## EDA Student Performance Indicator

### 1) Problem statement
- This project understands how the student's performance (test scores) is affected by other variables such as Gender, Ethnicity, Parental level of education, Lunch and Test preparation course.


### 2) Data Collection
- Dataset Source - https://www.kaggle.com/datasets/spscientist/students-performance-in-exams?datasetId=74977
- The data consists of 8 column and 1000 rows.

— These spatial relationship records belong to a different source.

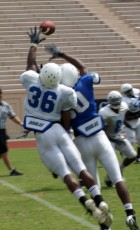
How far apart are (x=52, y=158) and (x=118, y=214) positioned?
5.15ft

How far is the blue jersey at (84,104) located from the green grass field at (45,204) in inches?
43.8

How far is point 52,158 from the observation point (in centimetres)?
802

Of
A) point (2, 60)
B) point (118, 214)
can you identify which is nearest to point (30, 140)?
point (2, 60)

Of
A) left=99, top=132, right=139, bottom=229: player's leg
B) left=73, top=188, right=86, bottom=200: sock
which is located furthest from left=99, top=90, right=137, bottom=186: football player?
left=73, top=188, right=86, bottom=200: sock

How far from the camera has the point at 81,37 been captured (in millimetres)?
27578

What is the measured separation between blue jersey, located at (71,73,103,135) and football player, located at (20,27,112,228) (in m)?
0.21

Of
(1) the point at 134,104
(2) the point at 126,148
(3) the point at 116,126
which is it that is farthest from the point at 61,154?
(1) the point at 134,104

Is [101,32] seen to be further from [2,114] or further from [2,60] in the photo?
[2,114]

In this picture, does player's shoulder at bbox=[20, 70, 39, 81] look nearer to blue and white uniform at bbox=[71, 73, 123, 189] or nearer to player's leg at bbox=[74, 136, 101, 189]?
blue and white uniform at bbox=[71, 73, 123, 189]

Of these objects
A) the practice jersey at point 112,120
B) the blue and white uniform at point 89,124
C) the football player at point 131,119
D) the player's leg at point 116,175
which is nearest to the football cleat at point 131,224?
the player's leg at point 116,175

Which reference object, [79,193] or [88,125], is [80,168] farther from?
[88,125]

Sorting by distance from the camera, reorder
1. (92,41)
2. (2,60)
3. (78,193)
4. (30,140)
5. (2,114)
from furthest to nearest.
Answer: (92,41), (2,60), (30,140), (2,114), (78,193)

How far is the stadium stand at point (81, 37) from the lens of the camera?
25688mm

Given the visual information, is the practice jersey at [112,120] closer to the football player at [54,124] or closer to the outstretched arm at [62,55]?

### 3) Dataset Information
- gender : sex of students  -> (Male/female)
- race/ethnicity : ethnicity of students -> (Group A, B,C, D,E)
- parental level of education : parents' final education ->(bachelor's degree,some college,master's degree,associate's degree,high school)
- lunch : having lunch before test (standard or free/reduced) 
- test preparation course : complete or not complete before test
- math score
- reading score
- writing score

In [None]:
import pandas as pd
import numpy as np
import seaborn as sns
import matplotlib.pyplot as plt
%matplotlib inline
import warnings
warnings.filterwarnings('ignore')

In [None]:
# Read the dataset
df=pd.read_csv('stud.csv')
df

In [None]:
df.shape

### 3. Data Checks to perform

- Check Missing values
- Check Duplicates
- Check data type
- Check the number of unique values of each column
- Check statistics of data set
- Check various categories present in the different categorical column

In [None]:
## check missing Values
df.isna().sum()

## Insights or Observation
There are no missing values

In [None]:
df.isna().sum()

In [None]:
## Check Duplicates
df.duplicated().sum()    

There are no duplicates values in the dataset

In [None]:
## check datatypes
df.info()

In [None]:
## 3.1 Checking the number of uniques values of each columns
df.nunique()         #Count number of distinct elements in specified axis. (here col)

In [None]:
## Check the statistics of the dataset
df.describe()

## Insights or Observation
- From the above description of numerical data,all means are very close to each other- between 66 and 69
- All the standard deviation are also close- between 14.6- 15.19
- While there is a minimum of 0 for maths,other are having 17 and 10 value

In [None]:
## Explore more info about the data
df.head()

In [None]:
df.tail()

In [None]:
[feature for feature in df.columns if df[feature].dtype=='O']

In [None]:
#segrregate numerical and categorical features
numerical_features=[feature for feature in df.columns if df[feature].dtype!='O']
categorical_feature=[feature for feature in df.columns if df[feature].dtype=='O']

In [None]:
numerical_features

In [None]:
categorical_feature

In [None]:
df['gender'].value_counts()

In [None]:
df['race_ethnicity'].value_counts()

In [None]:
## Aggregate the total score with mean

df['total_score']=(df['math_score']+df['reading_score']+df['writing_score'])
df['average']=df['total_score']/3
df.head()

In [None]:
### Explore More Visualization
fig,axis=plt.subplots(1,2,figsize=(15,7))
plt.subplot(121)
sns.histplot(data=df,x='average',bins=30,kde=True,color='g')
plt.subplot(122)
sns.histplot(data=df,x='average',bins=30,kde=True,hue='gender')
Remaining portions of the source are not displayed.